Quoted passage
>>>

Comment and replies on the Extractive Industries Review in the Financial Times
Published by MAC on 2004-05-04
COMMENT: A warning for the World Bank
By Mark Moody-Stuart, Financial Times
May 04, 2004
How do you translate a country's mineral and oil wealth into economic wealth, in a way that reduces poverty, protects the environment and upholds social stability?
This is a critical, complex question faced by resource-rich countries across the developing world.
Currently before the World Bank Group are the conclusions of a review of its involvement in the extractive sector conducted by Emil Salim, a former Indonesian environment minister. I was on an advisory panel to Dr Salim while he was preparing his report. However, his final recommendations - which the bank is considering - concern me deeply. Though laudable in their aims, and praised by activist groups, some of them could harm the very countries they seek to help.
Resource wealth can be a blessing or curse, depending on how it is used. Some nations have seen revenues from oil and mining projects squandered through corruption or used to fund conflict. Other problems have also been evident: for example, communities have sometimes received too small a share of the economic benefits from projects, thus exacerbating social tensions.
On the other hand, some countries have clearly succeeded in using their mineral wealth to help drive economic and social development - among them Chile, Botswana, South Africa and Malaysia (as once did America and Britain). For countries that are still mired in poverty and have few other economic opportunities, developing their natural resources may present their only realistic hope for participation in the global economy.

<<<

Problem set
[1] Name every country the commentary gives as having used its mineral wealth to drive development, including past cases.
[2] Echo the stretch of the commentary from "This is a critical, complex" through "seek to help." word for word.

Stored data
>>>

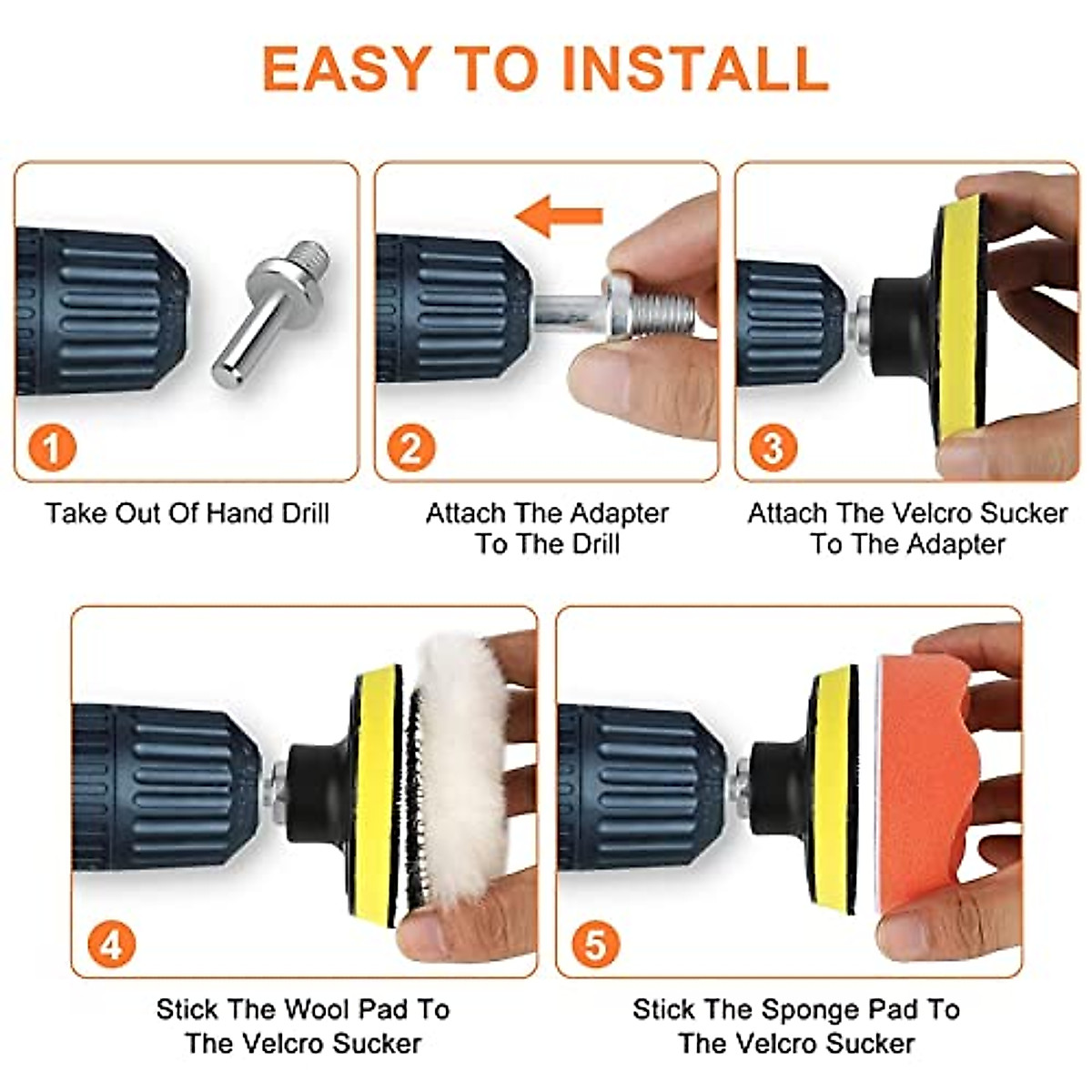 EASY TO INSTALL

1

Take Out Of Hand Drill

2

Attach The Adapter To The Drill

3

Attach The Velcro Sucker To The Adapter

4

Stick The Wool Pad To The Velcro Sucker

5

Stick The Sponge Pad To The Velcro Sucker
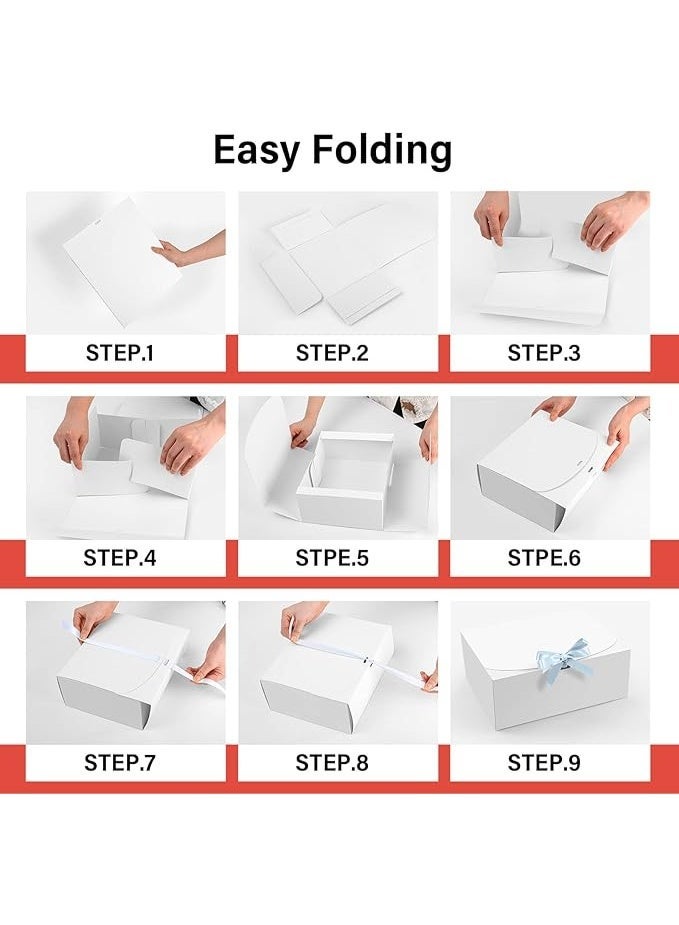 Easy Folding

STEP.1

STEP.2

STEP.3

STEP.4

STPE.5

STPE.6

STEP.7

STEP.8

STEP.9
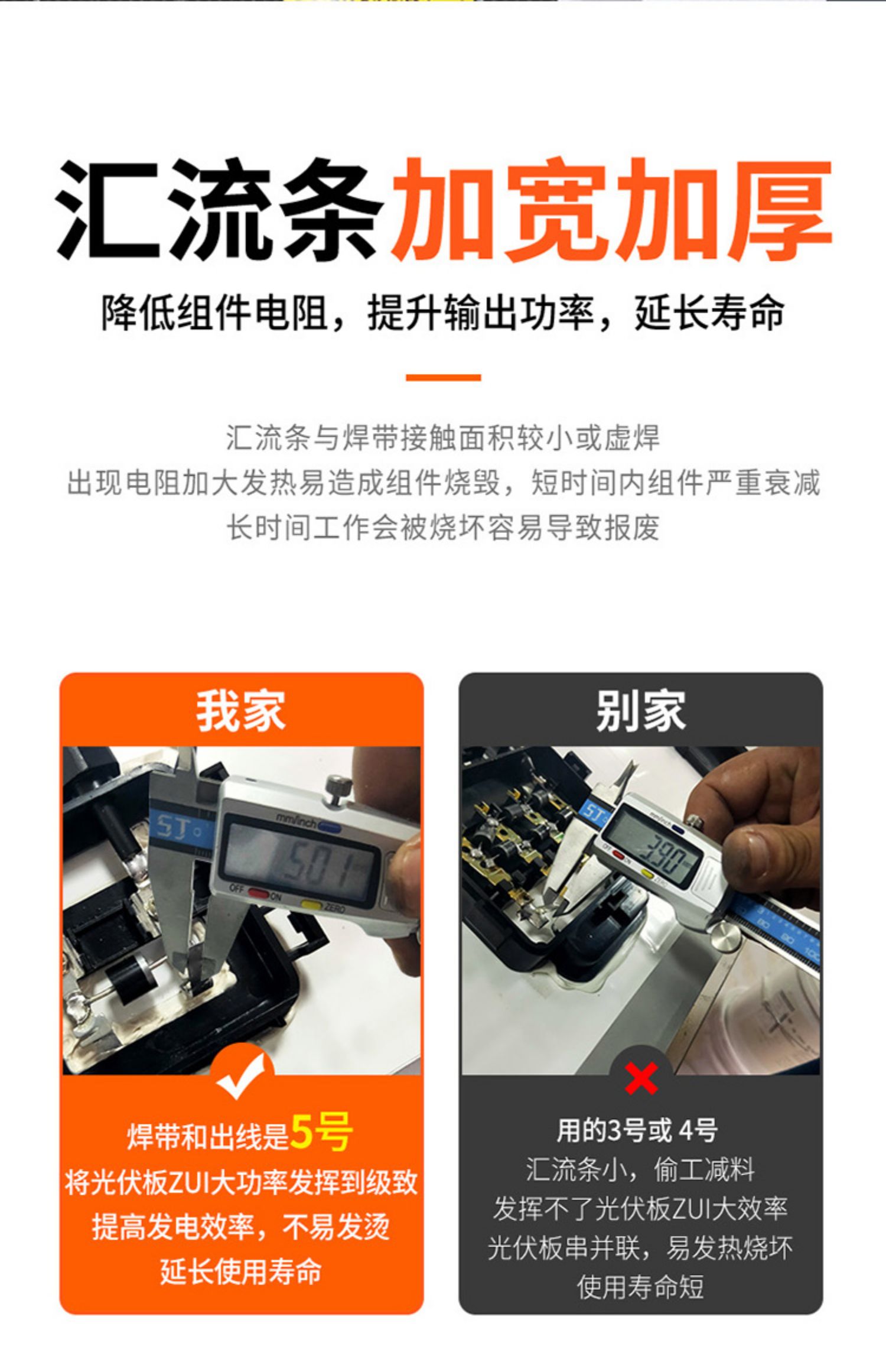 汇流条加宽加厚

降低组件电阻，提升输出功率，延长寿命

汇流条与焊带接触面积较小或虚焊
出现电阻加大发热易造成组件烧毁，短时间内组件严重衰减
长时间工作会被烧坏容易导致报废

我家

ST
mm/inch
5.01
OFF ON ZERO

焊带和出线是5号
将光伏板ZUI大功率发挥到级致
提高发电效率，不易发烫
延长使用寿命

别家

ST
mm/inch
3.90
OFF ON ZERO

用的3号或 4号
汇流条小，偷工减料
发挥不了光伏板ZUI大效率
光伏板串并联，易发热烧坏
使用寿命短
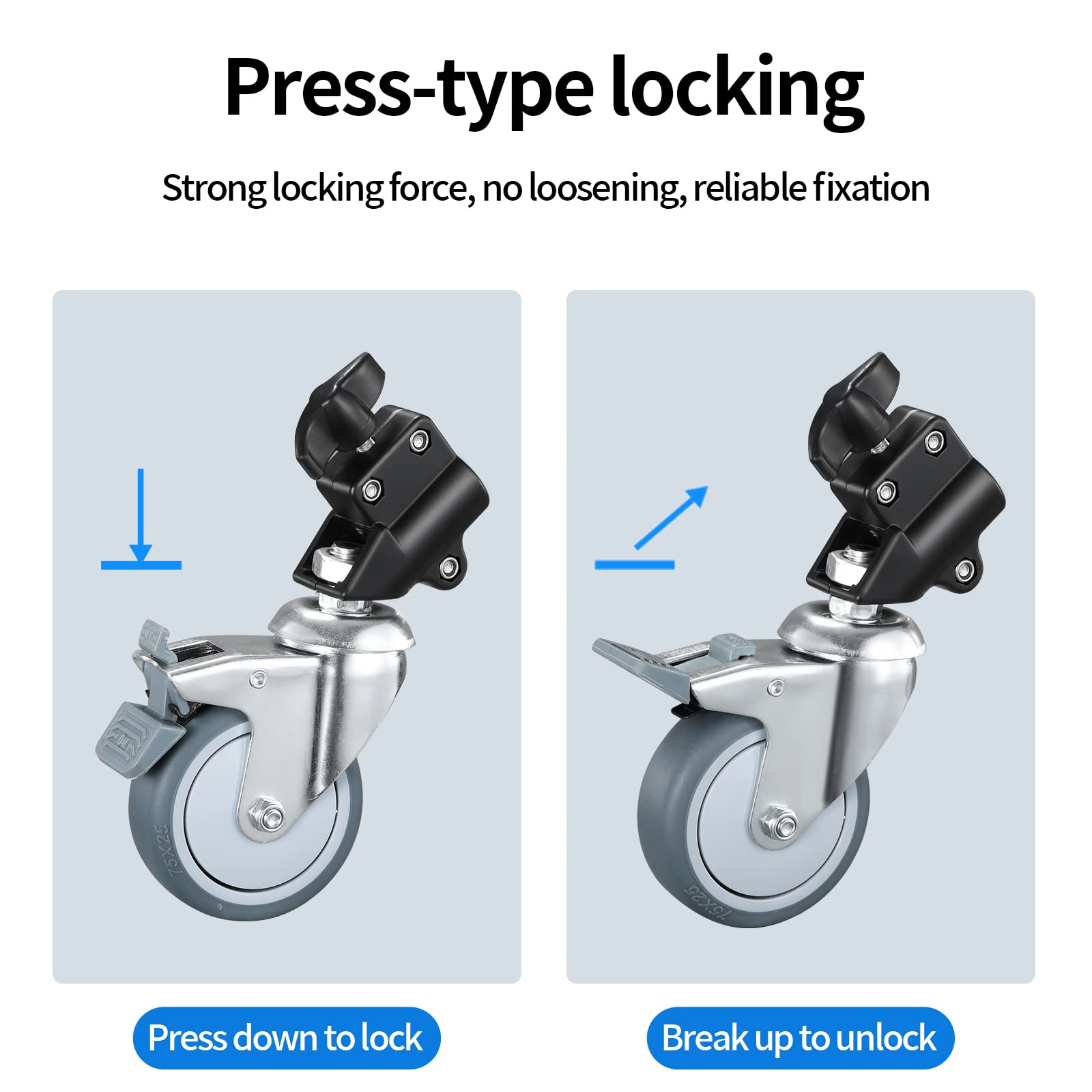 Press-type locking

Strong locking force, no loosening, reliable fixation

75X25

75X25

Press down to lock

Break up to unlock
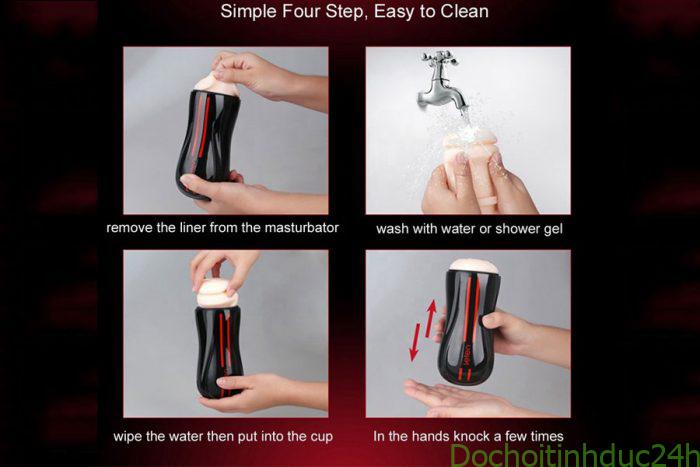 Simple Four Step, Easy to Clean

remove the liner from the masturbator

wash with water or shower gel

wipe the water then put into the cup

In the hands knock a few times

Dochoitinhduc24h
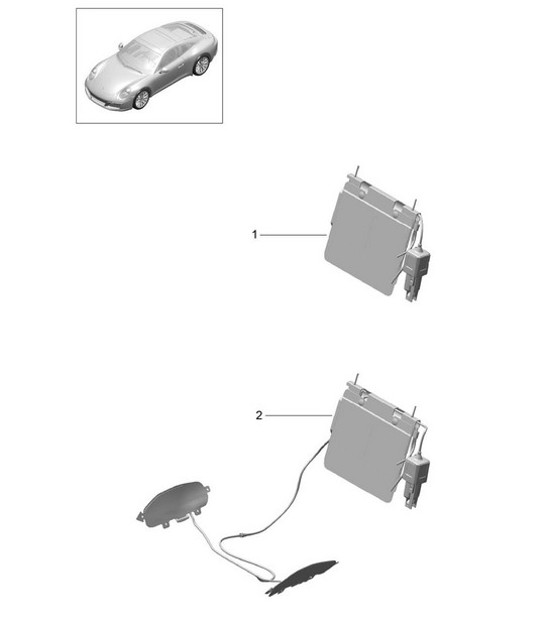 1

2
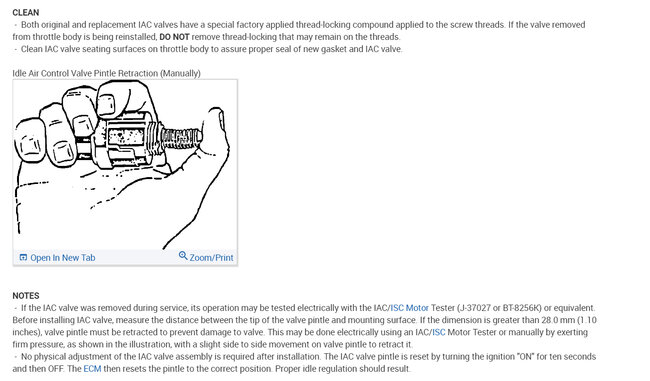 CLEAN
- Both original and replacement IAC valves have a special factory applied thread-locking compound applied to the screw threads. If the valve removed from throttle body is being reinstalled, DO NOT remove thread-locking that may remain on the threads.
- Clean IAC valve seating surfaces on throttle body to assure proper seal of new gasket and IAC valve.

Idle Air Control Valve Pintle Retraction (Manually)

Open In New Tab
Zoom/Print

NOTES
- If the IAC valve was removed during service, its operation may be tested electrically with the IAC/ISC Motor Tester (J-37027 or BT-8256K) or equivalent. Before installing IAC valve, measure the distance between the tip of the valve pintle and mounting surface. If the dimension is greater than 28.0 mm (1.10 inches), valve pintle must be retracted to prevent damage to valve. This may be done electrically using an IAC/ISC Motor Tester or manually by exerting firm pressure, as shown in the illustration, with a slight side to side movement on valve pintle to retract it.
- No physical adjustment of the IAC valve assembly is required after installation. The IAC valve pintle is reset by turning the ignition "ON" for ten seconds and then OFF. The ECM then resets the pintle to the correct position. Proper idle regulation should result.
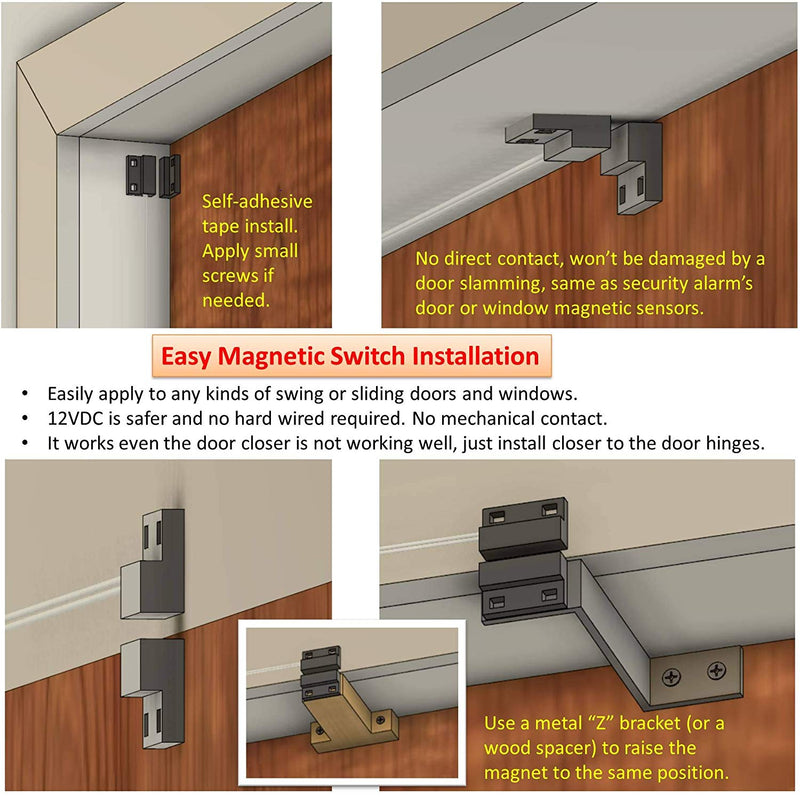 Self-adhesive tape install. Apply small screws if needed.

No direct contact, won't be damaged by a door slamming, same as security alarm's door or window magnetic sensors.

Easy Magnetic Switch Installation

• Easily apply to any kinds of swing or sliding doors and windows.
• 12VDC is safer and no hard wired required. No mechanical contact.
• It works even the door closer is not working well, just install closer to the door hinges.

Use a metal "Z" bracket (or a wood spacer) to raise the magnet to the same position.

<<<

Solution list
[1] Chile, Botswana, South Africa, Malaysia, America, Britain

[2]
This is a critical, complex question faced by resource-rich countries across the developing world.
Currently before the World Bank Group are the conclusions of a review of its involvement in the extractive sector conducted by Emil Salim, a former Indonesian environment minister. I was on an advisory panel to Dr Salim while he was preparing his report. However, his final recommendations - which the bank is considering - concern me deeply. Though laudable in their aims, and praised by activist groups, some of them could harm the very countries they seek to help.